JOB - Change every "damaged or defective things" in the lines below to "broken or faulty objects", and give back the lines with nothing else changed.

---- SUPPLIED ENTRIES

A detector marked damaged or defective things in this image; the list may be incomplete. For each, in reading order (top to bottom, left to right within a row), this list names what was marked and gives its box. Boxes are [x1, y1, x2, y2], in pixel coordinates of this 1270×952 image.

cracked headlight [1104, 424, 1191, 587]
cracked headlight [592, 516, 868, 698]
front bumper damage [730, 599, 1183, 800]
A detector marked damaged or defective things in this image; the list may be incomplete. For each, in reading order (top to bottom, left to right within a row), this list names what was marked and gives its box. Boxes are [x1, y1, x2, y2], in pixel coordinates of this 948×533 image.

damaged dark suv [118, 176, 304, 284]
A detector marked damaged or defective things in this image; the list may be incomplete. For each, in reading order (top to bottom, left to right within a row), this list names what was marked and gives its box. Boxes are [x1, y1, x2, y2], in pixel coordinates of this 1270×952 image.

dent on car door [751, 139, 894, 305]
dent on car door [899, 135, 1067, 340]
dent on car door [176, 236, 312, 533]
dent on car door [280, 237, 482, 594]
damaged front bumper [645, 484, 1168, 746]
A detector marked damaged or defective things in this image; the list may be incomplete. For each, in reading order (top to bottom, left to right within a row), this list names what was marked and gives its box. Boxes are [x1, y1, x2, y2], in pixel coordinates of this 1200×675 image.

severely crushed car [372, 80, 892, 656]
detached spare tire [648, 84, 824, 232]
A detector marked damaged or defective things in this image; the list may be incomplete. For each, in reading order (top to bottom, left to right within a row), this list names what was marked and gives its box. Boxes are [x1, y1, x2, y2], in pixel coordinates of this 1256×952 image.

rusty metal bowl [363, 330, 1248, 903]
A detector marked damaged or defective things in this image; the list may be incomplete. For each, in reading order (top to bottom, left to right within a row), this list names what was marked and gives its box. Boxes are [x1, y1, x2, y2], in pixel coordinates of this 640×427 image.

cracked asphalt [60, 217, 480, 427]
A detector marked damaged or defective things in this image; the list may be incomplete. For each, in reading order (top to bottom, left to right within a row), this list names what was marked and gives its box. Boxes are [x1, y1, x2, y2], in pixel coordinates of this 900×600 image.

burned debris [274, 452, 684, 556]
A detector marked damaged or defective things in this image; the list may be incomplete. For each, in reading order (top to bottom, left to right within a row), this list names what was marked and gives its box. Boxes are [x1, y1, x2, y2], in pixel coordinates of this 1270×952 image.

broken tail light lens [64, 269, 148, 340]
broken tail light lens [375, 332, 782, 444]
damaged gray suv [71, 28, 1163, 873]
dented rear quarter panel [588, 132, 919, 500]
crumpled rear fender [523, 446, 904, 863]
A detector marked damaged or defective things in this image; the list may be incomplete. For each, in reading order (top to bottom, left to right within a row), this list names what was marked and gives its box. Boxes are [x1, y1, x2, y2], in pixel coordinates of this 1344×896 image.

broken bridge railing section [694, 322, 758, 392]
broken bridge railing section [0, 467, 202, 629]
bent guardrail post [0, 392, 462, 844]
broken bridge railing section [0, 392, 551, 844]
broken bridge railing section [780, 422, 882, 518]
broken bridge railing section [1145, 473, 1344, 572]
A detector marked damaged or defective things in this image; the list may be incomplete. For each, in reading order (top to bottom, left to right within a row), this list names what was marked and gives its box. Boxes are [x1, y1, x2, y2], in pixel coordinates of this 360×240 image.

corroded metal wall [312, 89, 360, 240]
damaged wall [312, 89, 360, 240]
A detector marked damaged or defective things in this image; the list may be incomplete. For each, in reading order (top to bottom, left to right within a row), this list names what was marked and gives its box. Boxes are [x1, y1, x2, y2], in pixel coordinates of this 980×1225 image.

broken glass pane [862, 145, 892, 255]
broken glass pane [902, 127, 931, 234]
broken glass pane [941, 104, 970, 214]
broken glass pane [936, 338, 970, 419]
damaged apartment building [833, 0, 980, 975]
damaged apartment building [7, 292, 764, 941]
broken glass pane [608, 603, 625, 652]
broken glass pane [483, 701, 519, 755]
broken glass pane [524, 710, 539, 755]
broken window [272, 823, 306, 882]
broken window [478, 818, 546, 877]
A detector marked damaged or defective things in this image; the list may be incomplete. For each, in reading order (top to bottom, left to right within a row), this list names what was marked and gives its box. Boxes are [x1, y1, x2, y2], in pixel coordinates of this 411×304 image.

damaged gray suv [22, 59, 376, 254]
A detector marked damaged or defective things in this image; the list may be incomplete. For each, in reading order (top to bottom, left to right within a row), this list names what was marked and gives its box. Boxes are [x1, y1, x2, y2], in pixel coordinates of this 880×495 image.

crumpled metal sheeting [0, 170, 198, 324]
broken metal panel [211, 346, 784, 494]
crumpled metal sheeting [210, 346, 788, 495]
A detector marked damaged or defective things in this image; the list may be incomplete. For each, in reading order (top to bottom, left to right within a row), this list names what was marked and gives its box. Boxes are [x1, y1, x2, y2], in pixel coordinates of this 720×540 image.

--------

RESPONSE TO THE EXERCISE -
A detector marked broken or faulty objects in this image; the list may be incomplete. For each, in reading order (top to bottom, left to right within a row), this list names what was marked and gives its box. Boxes are [x1, y1, x2, y2], in pixel coordinates of this 1270×952 image.

cracked headlight [1104, 424, 1191, 587]
cracked headlight [592, 516, 868, 698]
front bumper damage [730, 599, 1183, 800]
A detector marked broken or faulty objects in this image; the list may be incomplete. For each, in reading order (top to bottom, left to right within a row), this list names what was marked and gives its box. Boxes are [x1, y1, x2, y2], in pixel coordinates of this 948×533 image.

damaged dark suv [118, 176, 304, 284]
A detector marked broken or faulty objects in this image; the list may be incomplete. For each, in reading order (top to bottom, left to right within a row), this list names what was marked and gives its box. Boxes are [x1, y1, x2, y2], in pixel coordinates of this 1270×952 image.

dent on car door [751, 139, 894, 305]
dent on car door [899, 135, 1067, 340]
dent on car door [176, 236, 312, 533]
dent on car door [280, 237, 482, 594]
damaged front bumper [645, 484, 1168, 746]
A detector marked broken or faulty objects in this image; the list may be incomplete. For each, in reading order (top to bottom, left to right within a row), this list names what was marked and gives its box. Boxes are [x1, y1, x2, y2], in pixel coordinates of this 1200×675 image.

severely crushed car [372, 80, 892, 656]
detached spare tire [648, 84, 824, 232]
A detector marked broken or faulty objects in this image; the list may be incomplete. For each, in reading order (top to bottom, left to right within a row), this list names what was marked and gives its box. Boxes are [x1, y1, x2, y2], in pixel coordinates of this 1256×952 image.

rusty metal bowl [363, 330, 1248, 903]
A detector marked broken or faulty objects in this image; the list may be incomplete. For each, in reading order (top to bottom, left to right within a row), this list names what was marked and gives its box. Boxes are [x1, y1, x2, y2], in pixel coordinates of this 640×427 image.

cracked asphalt [60, 217, 480, 427]
A detector marked broken or faulty objects in this image; the list may be incomplete. For each, in reading order (top to bottom, left to right within a row), this list names what was marked and gives its box. Boxes are [x1, y1, x2, y2], in pixel coordinates of this 900×600 image.

burned debris [274, 452, 684, 556]
A detector marked broken or faulty objects in this image; the list may be incomplete. For each, in reading order (top to bottom, left to right within a row), this list names what was marked and gives its box. Boxes are [x1, y1, x2, y2], in pixel coordinates of this 1270×952 image.

broken tail light lens [64, 269, 148, 340]
broken tail light lens [375, 332, 782, 444]
damaged gray suv [71, 28, 1163, 873]
dented rear quarter panel [588, 132, 919, 500]
crumpled rear fender [523, 446, 904, 863]
A detector marked broken or faulty objects in this image; the list may be incomplete. For each, in reading order (top to bottom, left to right within a row), this list names what was marked and gives its box. Boxes are [x1, y1, x2, y2], in pixel coordinates of this 1344×896 image.

broken bridge railing section [694, 322, 758, 392]
broken bridge railing section [0, 467, 202, 629]
bent guardrail post [0, 392, 462, 844]
broken bridge railing section [0, 392, 551, 844]
broken bridge railing section [780, 422, 882, 518]
broken bridge railing section [1145, 473, 1344, 572]
A detector marked broken or faulty objects in this image; the list may be incomplete. For each, in reading order (top to bottom, left to right within a row), this list names what was marked and gives its box. Boxes are [x1, y1, x2, y2], in pixel coordinates of this 360×240 image.

corroded metal wall [312, 89, 360, 240]
damaged wall [312, 89, 360, 240]
A detector marked broken or faulty objects in this image; the list may be incomplete. For each, in reading order (top to bottom, left to right within a row), this list names what was marked and gives its box. Boxes are [x1, y1, x2, y2], in pixel coordinates of this 980×1225 image.

broken glass pane [862, 145, 892, 255]
broken glass pane [902, 127, 931, 234]
broken glass pane [941, 104, 970, 214]
broken glass pane [936, 338, 970, 419]
damaged apartment building [833, 0, 980, 975]
damaged apartment building [7, 292, 764, 941]
broken glass pane [608, 603, 625, 652]
broken glass pane [483, 701, 519, 755]
broken glass pane [524, 710, 539, 755]
broken window [272, 823, 306, 882]
broken window [478, 818, 546, 877]
A detector marked broken or faulty objects in this image; the list may be incomplete. For each, in reading order (top to bottom, left to right within a row), this list names what was marked and gives its box. Boxes are [x1, y1, x2, y2], in pixel coordinates of this 411×304 image.

damaged gray suv [22, 59, 376, 254]
A detector marked broken or faulty objects in this image; the list may be incomplete. For each, in reading order (top to bottom, left to right within a row), this list names what was marked and gives its box. Boxes are [x1, y1, x2, y2], in pixel coordinates of this 880×495 image.

crumpled metal sheeting [0, 170, 198, 324]
broken metal panel [211, 346, 784, 494]
crumpled metal sheeting [210, 346, 788, 495]
A detector marked broken or faulty objects in this image; the list may be incomplete. For each, in reading order (top to bottom, left to right within a row), this list names what was marked and gives its box. Boxes are [x1, y1, x2, y2], in pixel coordinates of this 720×540 image.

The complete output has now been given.